Ekonomistlerden enflasyon değerlendirmesi

Ekonomistlerden enflasyon değerlendirmesi

2022 enflasyonu, yüzde 84.39’dan yüzde 64.27’ye gerileyerek ekonomistlerin yüzde 66.5 olan tahminleri ve hükümetin yüzde 65 olan hedefinin altında gerçekleşti. ekonomim.com’dan Şebnem Turhan’ın haberine göre analistler birkaç ay daha baz etkisiyle düşüşün süreceğini belirtirken, enflasyonda katılığın ise devam ettiğini vurguladı.

Türkiye 2022 yılını yüzde 64,27 enflasyonla geride bıraktı. 2021 yılının yüksek aylık enflasyonu nedeniyle 2022 Aralık ayında yüzde 1,18 artışa rağmen yıllık enflasyonda 20.12 puanlık düşüş yaşandı. Enflasyonun aralık ayında beklentilerin altında gelmesinde en büyük etken gıda fiyatlarındaki sürpriz düşük artış oldu. Analistler birkaç ay daha baz etkisiyle düşüşün süreceğini belirtirken, enflasyonda katılığın ise devam ettiğini vurguladı.
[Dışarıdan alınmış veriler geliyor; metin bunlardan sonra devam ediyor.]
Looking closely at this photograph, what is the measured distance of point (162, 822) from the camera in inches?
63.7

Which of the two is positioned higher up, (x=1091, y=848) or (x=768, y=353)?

Düşüş ocak-nisanda 25 puana ulaşabilir

İş Yatırım Araştırma Direktörü Serhat Gürleyen: Aralık ayı enflasyonu aylık yüzde 1,2 (Kasım yüzde 2,9, Ekim yüzde 3,5,) ile İş Yatırım (yüzde 2,1) ve piyasanın (yüzde 2,6) tahminlerinin çok altında geldi. Düşük aylık artış ve yüksek baz etkisi nedeniyle yıllık enflasyon 20 yüzde puan düşerek yüzde 64,3 seviyesine geriledi. Yüksek baz etkisi, enerji fiyatlarındaki gerileme ve güçlü Türk lirası nedeniyle önümüzdeki aylarda enflasyondaki gerilemenin devam etmesini bekliyoruz. Verinin detayları aylık enflasyondaki sert gerilemenin ulaştırma (yüzde -4,1) ve giyim (yüzde -1,3) kaynaklı olduğunu gösteriyor. Bu iki segment aylık rakamı 0,8 yüzde puan aşağı çekiyor. Gıda enflasyonu (yüzde 1,9) tarihsel ortalamasının (yüzde 2,5) altında seyretse de aylık enflasyonu 0,5 yüzde puan yukarı çekiyor. Tarihsel eğilimlerin oldukça üzerinde seyreden ve harcama sepetinin yüzde 36’sını oluşturan konut (yüzde 2,8), ev eşyası (yüzde 4,6), lokanta-otel (yüzde 2,6), sağlık (yüzde 5,9) ve eğlence (yüzde 2,5) harcama grupları manşet enflasyonu 1,3 yüzde puan yukarı çekiyor. Mevsimsellikten arındırdığımız serilere göre C (Kasım yüzde 2,0, Ekim yüzde 3,0) ve B (Kasım yüzde 2,8, Ekim yüzde 3,1) endeksleri aylık yüzde 1,9 yükseliyor. B endeksi enerji, tütün ve işlenmemiş gıda fiyatlarını, C endeksi ise enerji, tütün ve tüm gıda fiyatlarını hariç tutuyor. Aylık fiyat artışlarının güncel eğilimini baz aldığımızda, önümüzdeki dört aylık dönemde, baz dönem etkisi sayesinde manşet ve çekirdek enflasyonda kayda değer bir gerileme göreceğiz. Yıllık enflasyondaki düşüşün Ocak-Nisan döneminde 25 puana ulaşmasını bekliyoruz. Böylelikle 2023’ün ikinci çeyreğinden itibaren enflasyonun yüzde 40’ın altına ineceğini öngörüyoruz. Ekonomideki yavaşlama, kurun öngörülerimizden yavaş gitmesi ve enerji dışı emtia ürünlerindeki aşağı yönlü eğilime paralel 2023 için yüzde 40 olan enflasyon tahminimizi yüzde 37,5 olarak güncelledik. Bu tahmin seçimlerin ardından parasal koşulların sıkılaşacağı varsayımına dayanıyor.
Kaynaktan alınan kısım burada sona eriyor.